Star-Spangled Freak

There's not been much to watch during this year's NBA Finals, as Tim Duncan and the lunch-pail ethos that defines his team's style of play has made for dreadful entertainment. The one breakthrough moment occurred as Ben Harper freaked the "Star Spangled Banner" on his slide guitar prior to Game 3. In another era, Harper's performance might have elicited some derision (though I don't know if Bill O'Reilly has weighed in yet), but at a moment when many Americans are feeling dislocated and disaffected, Harper's angular rendition spoke to the vertigo of the moment.

Of course, Harper was just tapping into a larger tradition of artists who have performed unique versions of the "Star-Spangled Banner" before major sporting events. Perhaps the most well known was Jose Feliciano's version, performed at Detroit's Tiger Stadium prior to a 1968 World Series game between the Tigers and St. Louis Cardinals. Performed at the height of anti-Vietnam protests, the version by the Puerto Rican-born Feliciano resonated among those pushing for a new version of American democracy and raised the ire of those who thought his highly idiosyncratic version was unpatriotic.
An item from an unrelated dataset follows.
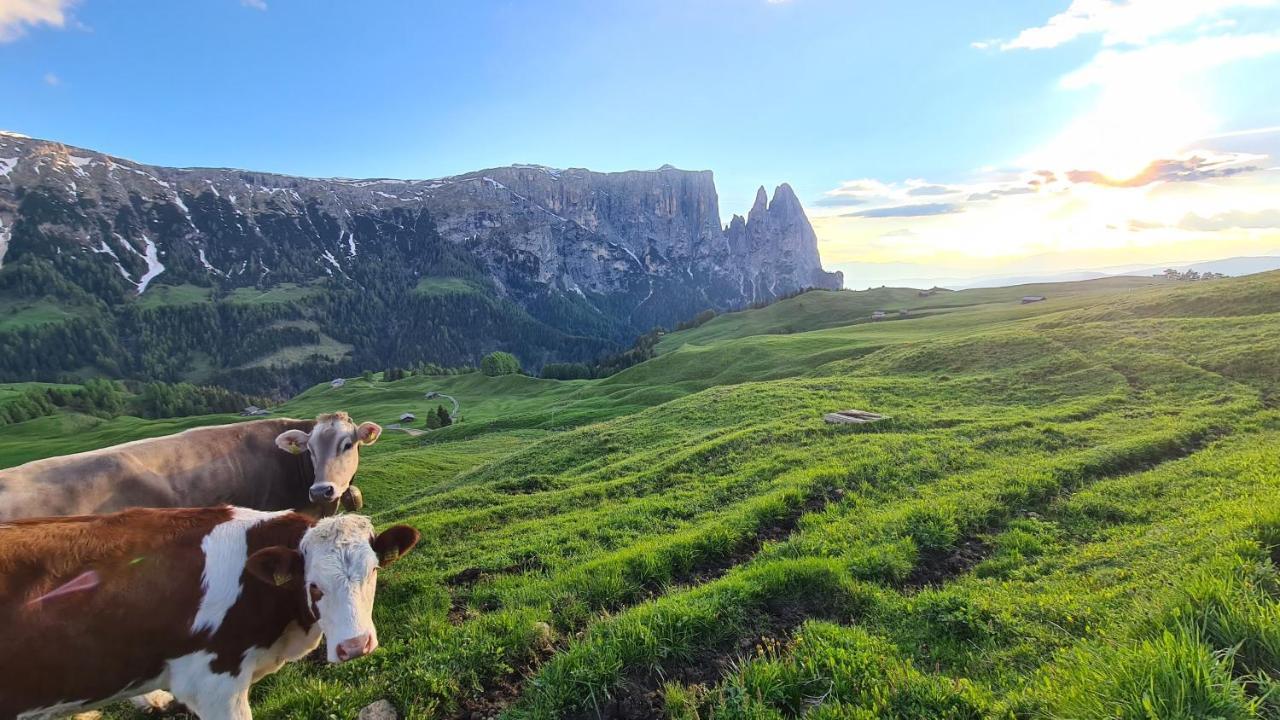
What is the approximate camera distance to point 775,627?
7.50 metres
Nearly twenty-years later, it was Marvin Gaye who freaked the national anthem at the 1983 NBA All-star game at the LA Forum, with a drum machine, a reggae-styled backbeat and all the Soul-man swagger he could muster. It was a moment where Black Americans--and more than a few others--could again make a claim on American style democracy, by highlighting the pluralism that makes such a democracy work, especially as Reagan-era domestic policies put many people at risk. Performing a little more than a decade after his seminal protest recording "What's Going On," this was Gaye's last stand. A year later he would be dead, murdered by his father. That the NBA saw fit to revisit Gaye's moment, by staging a digitized duet between Gaye and his daughter Nona at the 2004 highlights how the radical underpinnings of Gaye's performance have been gutted from the popular imagination.

Ben Harper likely took his cue from Jimi Hendrix, who Woodstock inspired performance of the song in 1969, still brings into focus the jagged edges of this thing called America.